Das würde nicht zu mir passen. Aber es wäre ein Fehler, diese Leute falsch einzuschätzen. Sachlich sind sie gut präpariert. Sie sind nur unerfahrener, was die Umsetzung in praktische Politik betrifft. Manche Ausdrucksformen des Protestes akzeptiere ich auch nicht. Bei G-20-Treffen demonstrieren die Attac-Leute gegen Politiker, die ihre Zielsetzung im Grunde teilen.
Groß geworden sind diese Bewegungen, als Rot-Grün die Märkte liberalisiert hat.
Es ging uns nie ums Prinzip. Es ging immer um Fragen von Nützlichkeit. Im einen Fall mag Privatisierung sinnvoll sein, im anderen nicht.

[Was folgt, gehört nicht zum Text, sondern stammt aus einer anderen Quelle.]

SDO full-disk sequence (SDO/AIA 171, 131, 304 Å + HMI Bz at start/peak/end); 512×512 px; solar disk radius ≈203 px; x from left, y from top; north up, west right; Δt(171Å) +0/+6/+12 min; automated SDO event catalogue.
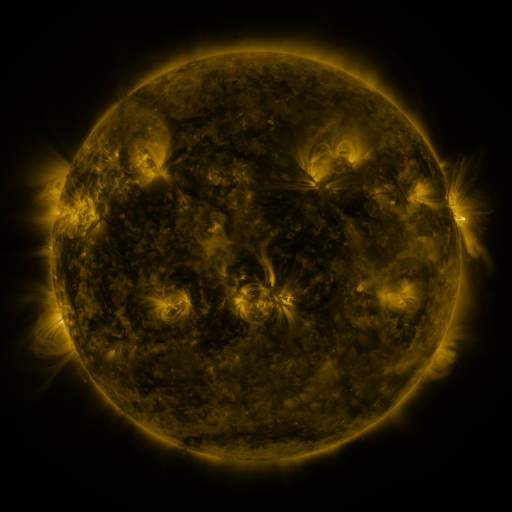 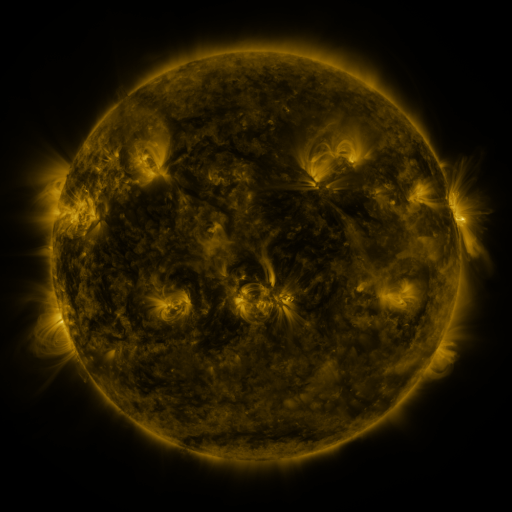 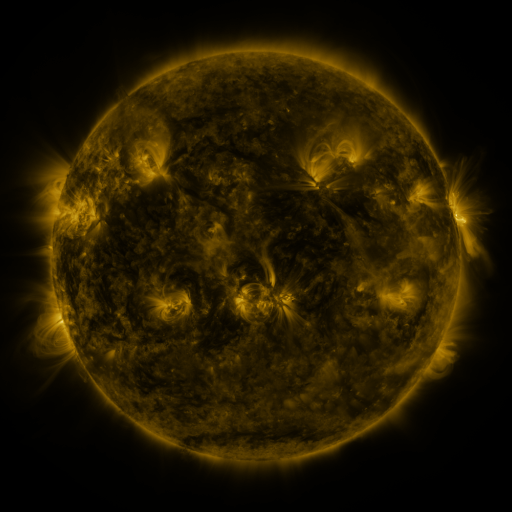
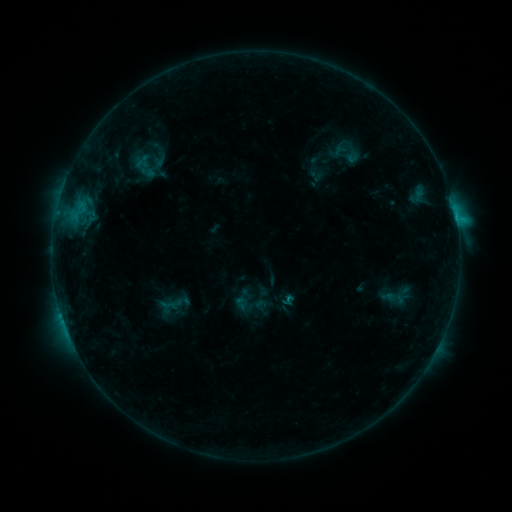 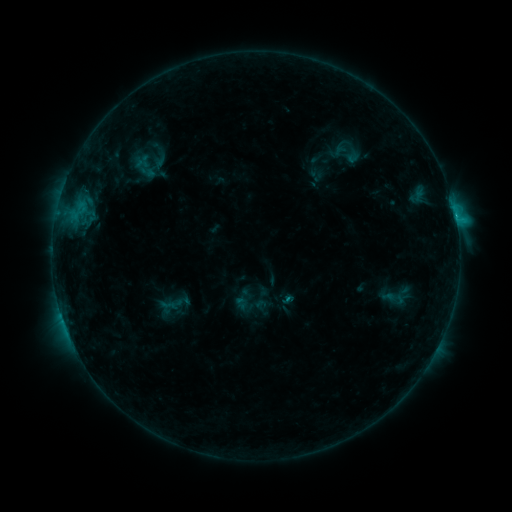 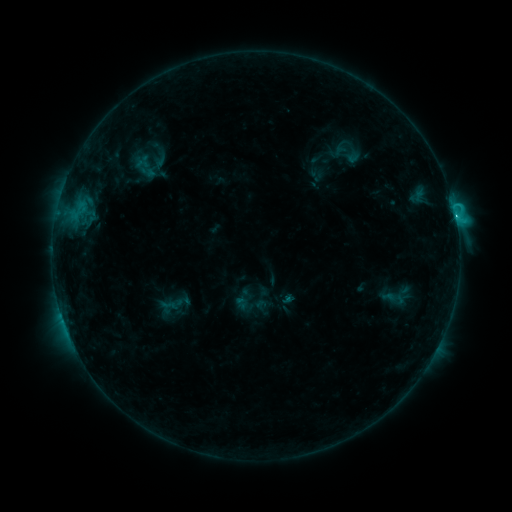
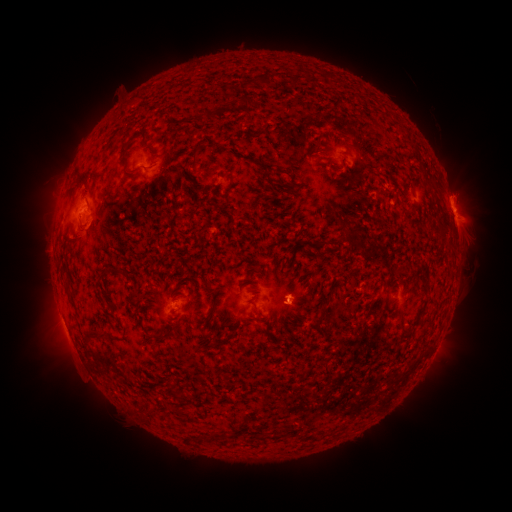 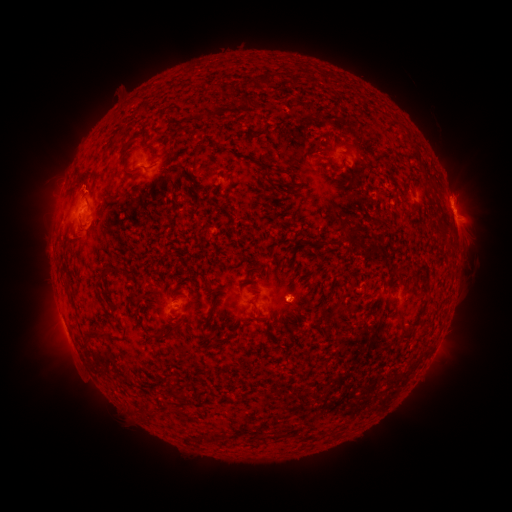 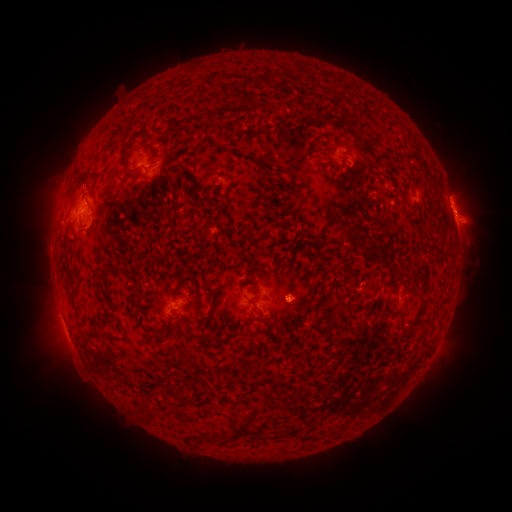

Ich habe das immer pragmatisch gesehen, auch wenn ich weiß, dass es ideologische Positionen dazu gibt. Allerdings auch auf der linken Seite.
Die Börsenumsatzsteuer wird nicht ausreichen. Werden die Steuern erhöht, die Sozialleistungen gekürzt?
CDU/CSU und FDP versprechen Steuersenkungen und Wohltaten. Da soll ich der nützliche Idiot sein, der kurz vor der Bundestagswahl die schlechten Nachrichten bringt? Das ist nicht die Rolle, die ich mir vorgenommen habe. Die SPD operiert mit klaren Gegenfinanzierungen: Erhöhung des Spitzensteuersatzes, Finanzmarktsteuer und konsequente Bekämpfung der Steuerhinterziehung. Entsprechendes erwarte ich von der politischen Konkurrenz auch.
Sie sind doch auch für einen ehrlichen Wahlkampf.
Trotzdem lasse ich mich nicht jagen. Natürlich wird es zu einer Konsolidierung kommen müssen, bei den Ausgaben wie bei den Einnahmen. Das Einzige, was ich ausschließe, betrifft die Mehrwertsteuer. Nach dem Glaubwürdigkeitsverlust von 2005 wird man den Regelsatz nicht noch mal erhöhen können.
Zur Ehrlichkeit gehört auch die Frage, wie es mit der Krise weitergeht. Ist sie schon vorbei?
Die Krise ist nicht vorbei, aber wir sind vielleicht aus dem Gröbsten heraus. Durch das Instrumentarium, das wir in den letzten zwölf Monaten geschaffen haben, wird keine systemrelevante Bank mehr zusammenbrechen. Die Zweitrundeneffekte vor allem am Arbeitsmarkt und vielleicht auch bei der Kreditversorgung machen mir aber noch Sorgen.
War die große Koalition in der Krise ein Glücksfall?
Wenn in zehn Jahren jemand ein Buch über die Krise schreibt, dann wird er das vielleicht für eine glückliche Fügung halten. Stellen Sie sich vor, es hätte Schwarz-Gelb regiert, etwa mit Herrn Brüderle oder Herrn Solms als Finanzminister.
Sie fänden es gut, wenn es bei der großen Koalition bleibt?
Das ist nicht die Präferenz der beiden großen Parteien. Unsere nicht und von der Union auch nicht. Aber im Licht konkreter Wahlergebnisse wird man Mehrheiten bilden müssen.